# Coopers vs Notto



## Diesel80 (18/1/13)

Hi all,

just brewed up a receipe with the following:

~4.2kg JW ale malt
~450g raw sugar
~60g Simpsons dark crystal

P.O.R @ 60m to ~25-35IBU
22L in cube at 1.046.

As you could probably tell, I am looking for something of an Aussie Quaffing Ale, and also you could probably tell i am not too hung up on hitting numbers spot on.

My question is regarding yeast.

Should i go for Coopers 2x7g sachets @~18 deg
OR 
1x Notto 11g @ ~16 deg.

Trying to emulate a bog standard Aussie Bitters but not keen yet on delving into the world of Lager yeasts brewed hot etc.

Cheers,
D80


----------



## dicko (18/1/13)

Notto pitching rate is 1gr per litre.

Whitelabs australian ale will do the trick.. Will be close to a CPA

Cheers


----------



## Aydos (18/1/13)

You could culture up some coopers yeast as well, give you the coopers taste


----------



## Batz (18/1/13)

Notto is a great yeast, but it's not for your recipe.


----------



## Diesel80 (19/1/13)

aydos said:


> You could culture up some coopers yeast as well, give you the coopers taste


Is the coopers bottled yeast (in their stubbies) the same as the dried sachets from HBS??

Cheers,
D80


----------



## Liam_snorkel (19/1/13)

no.


----------



## Diesel80 (19/1/13)

Ok, i will grab a 6'er of their finest tomorrow then and grow it up, pitching sunday so should be able to get enough going for some 1.046 wort.
I will make the assumption that both the greenies and the red stubbies contain same yeast? Don't mind the red ones.

Thanks all.

Cheers
D80.


----------



## jyo (19/1/13)

If you plan to pitch Sunday you won't have enough time to get a starter going in one day, mate. The Coopers yeast takes off pretty quickly but you want to allocate yourself a few days.


----------



## bignath (19/1/13)

....and if possible, try to use the green ones.

Being a lower ABV, there a school of thought that it may be in better condition than the higher strength sparkling ale.


----------



## Bribie G (19/1/13)

Buy 3 longnecks - they are often on special as a three - and you'll have 3 top quality rollneck bottles.
I've never had a Coopers yeast fire in less than 3 days but when it eventually gets going it's like Vesuvius on steroids. Second and third generations give a fruitier taste.


----------



## kevo (19/1/13)

Big Nath said:


> ....and if possible, try to use the green ones. Being a lower ABV, there a school of thought that it may be in better condition than the higher strength sparkling ale.

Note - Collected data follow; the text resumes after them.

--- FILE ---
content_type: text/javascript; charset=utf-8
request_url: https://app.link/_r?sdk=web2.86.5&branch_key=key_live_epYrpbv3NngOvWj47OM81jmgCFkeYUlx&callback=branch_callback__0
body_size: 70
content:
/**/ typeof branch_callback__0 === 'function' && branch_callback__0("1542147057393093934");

With this in mind would it be best for OP to grab some bottles of the Mild Ale?


----------



## Bribie G (19/1/13)

Probably the green, as it's no doubt faster moving than the Mild.


----------



## JDW81 (19/1/13)

Bribie G said:


> I've never had a Coopers yeast fire in less than 3 days but when it eventually gets going it's like Vesuvius on steroids. Second and third generations give a fruitier taste.


This is also my experience. Usually takes a while to kick off, but once it is going it goes like mad.

If it is in a cube, why not get your starter going later in the week and pitch next weekend? Alternatively you could use that spare pack of US05 you have sitting in the fridge for emergencies 

JD


----------



## Diesel80 (20/1/13)

21 hours since making starter. krausen is evident. Have more starter wort on hand so may step it up in size to 1L. Used 3 green longnecks for the yeast. Has the growth phase finished if krausen is present?


----------



## seemax (20/1/13)

I would aim for a 1L starter at approx 1.040 , but it will probably still be ok with something smaller.

Can pitch it all at high krausen or decant and pitch... don't stress it'll still make beer.


----------



## Diesel80 (6/2/13)

Ok,

just sampled a glass out of the fermenter after 3 days CC and about 12 days fermenting.

Wow, just wow. Love it when a plan comes together!!
KISS receipe and the genuine yeast from the commercial bottles, the yeast is really adding the cooperness to this beer.

Thanks all for the tips, chuffed with how it turned out.
Funny that i had much banana taste early on when testing gravity, now at the end more pear.

This yeast also seems to add some aromatics to the brew. Got way more smell (nice smell) than the others i have made no chilled. Also no late hops here, just the POR @ 60.

Cheers,
D80


----------



## Rowy (6/2/13)

dicko said:


> Notto pitching rate is 1gr per litre.



Are you sure about this? An 11gm pkt of Notto does a 23 litre batch no problem.


----------



## beerdrinkingbob (6/2/13)

It says it on the pack, but treated well will do it easy.


----------



## dicko (7/2/13)

Rowy said:


> Are you sure about this? An 11gm pkt of Notto does a 23 litre batch no problem.





beerdrinkingbob said:


> It says it on the pack, but treated well will do it easy.


Yep, that's what it says...!!


----------